Es típico de Marta Pizarro que, al referirse a ella,
todos la definieran como hermana de la brillante Nélida Sara, casada y
separada.
Antes de elegir el pincel, Marta Pizarro había
considerado la alternativa de las letras. Podía ser ocurrente en francés, el
idioma habitual de sus lecturas; el español, para ella, no pasaba de ser un
mero utensilio casero, como el guaraní para las señoras de la provincia de
Corrientes. Los diarios habían puesto a su alcance páginas de Lugones y del
madrileño Ortega y Gasset; el estilo de esos maestros confirmó su sospecha de
que la lengua a la que estaba predestinada es menos apta para la expresión del
pensamiento o de las pasiones que para la vanidad palabrera.
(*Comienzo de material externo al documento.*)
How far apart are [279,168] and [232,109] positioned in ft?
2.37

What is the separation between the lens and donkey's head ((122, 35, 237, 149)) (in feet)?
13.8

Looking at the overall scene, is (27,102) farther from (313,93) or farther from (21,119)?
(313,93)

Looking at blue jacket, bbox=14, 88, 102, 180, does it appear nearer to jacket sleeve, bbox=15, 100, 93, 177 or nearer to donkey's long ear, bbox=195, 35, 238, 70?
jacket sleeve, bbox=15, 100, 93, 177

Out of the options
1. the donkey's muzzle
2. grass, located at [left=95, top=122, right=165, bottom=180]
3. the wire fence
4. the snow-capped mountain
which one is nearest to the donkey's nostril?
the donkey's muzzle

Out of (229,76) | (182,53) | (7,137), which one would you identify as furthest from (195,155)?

Sólo sabía de la
música lo que debe saber toda persona que asiste correctamente a conciertos.
Era puntana; inició su carrera con escrupulosos retratos de Juan Crisóstomo
Lafinur y del coronel Pascual Pringles, que fueron previsiblemente adquiridos
por el Museo Provincial. Del retrato de próceres locales pasó a las casas
viejas de Buenos Aires, cuyos modestos patios delineó con modestos colores, no
con la charra escenografía que otros les donan. Alguien—que ciertamente no fue
la señora de Figueroa—dijo que todo su arte se alimentaba de los maestros de
obras genoveses del siglo diecinueve. Entre Clara Glencairn y Nélida Sara (que,
según dicen, había gustado alguna vez del doctor Figueroa) hubo siempre cierta
rivalidad; quizá el duelo fue entre las dos y Marta un instrumento.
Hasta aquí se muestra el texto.